- [Work order]
Copy exactly the stretch of data below from the line with "United States, site lebec_CA-39." through the line with "scientific name: Varanus varius", including both of those lines.

- [Record set]
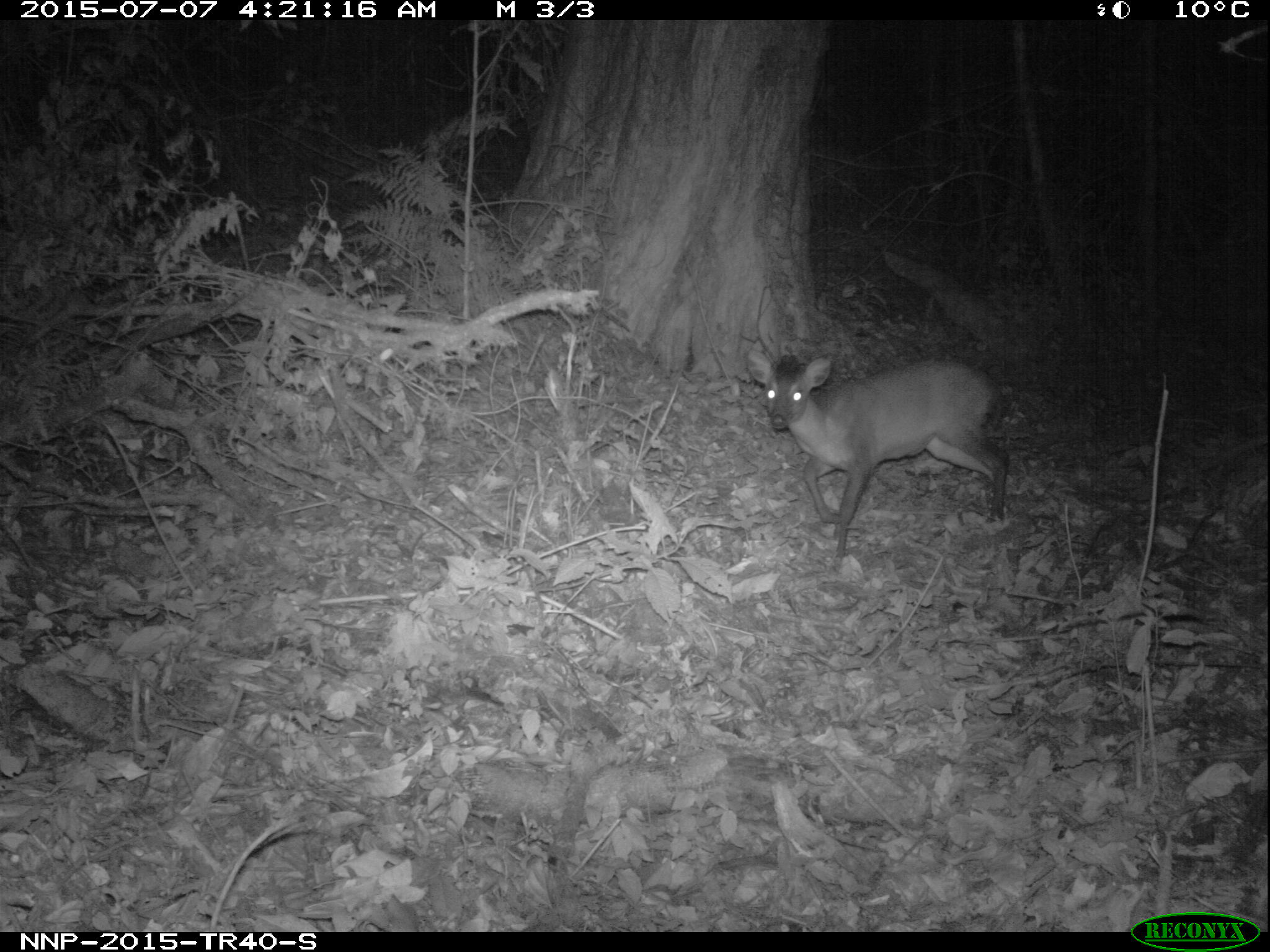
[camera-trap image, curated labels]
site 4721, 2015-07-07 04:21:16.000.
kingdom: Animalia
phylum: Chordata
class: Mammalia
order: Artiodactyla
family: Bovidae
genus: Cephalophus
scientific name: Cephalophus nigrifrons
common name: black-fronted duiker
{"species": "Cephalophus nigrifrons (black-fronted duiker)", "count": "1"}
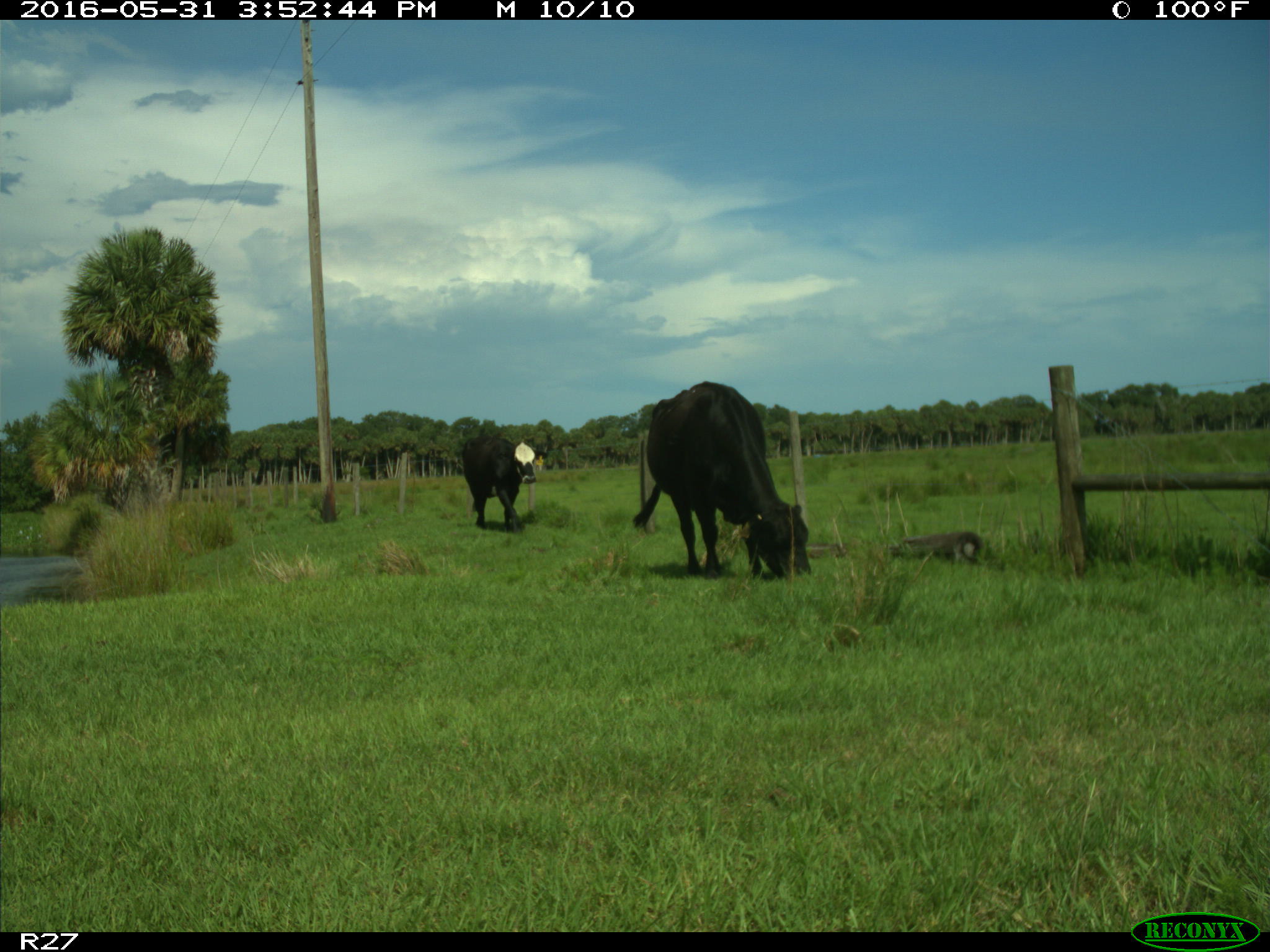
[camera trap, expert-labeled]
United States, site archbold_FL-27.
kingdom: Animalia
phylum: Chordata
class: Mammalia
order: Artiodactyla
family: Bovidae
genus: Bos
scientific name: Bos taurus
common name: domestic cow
* * *
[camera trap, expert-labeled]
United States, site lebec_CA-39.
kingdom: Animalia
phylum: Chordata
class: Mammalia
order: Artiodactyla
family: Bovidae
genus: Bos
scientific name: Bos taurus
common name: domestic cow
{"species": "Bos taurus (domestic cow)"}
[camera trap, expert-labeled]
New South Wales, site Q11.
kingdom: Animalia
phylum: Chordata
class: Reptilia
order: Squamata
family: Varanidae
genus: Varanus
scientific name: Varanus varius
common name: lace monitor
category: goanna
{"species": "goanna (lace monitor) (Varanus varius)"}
---
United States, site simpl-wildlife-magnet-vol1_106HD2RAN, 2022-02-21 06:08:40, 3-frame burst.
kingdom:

- [Your response]
United States, site lebec_CA-39.
kingdom: Animalia
phylum: Chordata
class: Mammalia
order: Artiodactyla
family: Bovidae
genus: Bos
scientific name: Bos taurus
common name: domestic cow
{"species": "Bos taurus (domestic cow)"}
[camera trap, expert-labeled]
New South Wales, site Q11.
kingdom: Animalia
phylum: Chordata
class: Reptilia
order: Squamata
family: Varanidae
genus: Varanus
scientific name: Varanus varius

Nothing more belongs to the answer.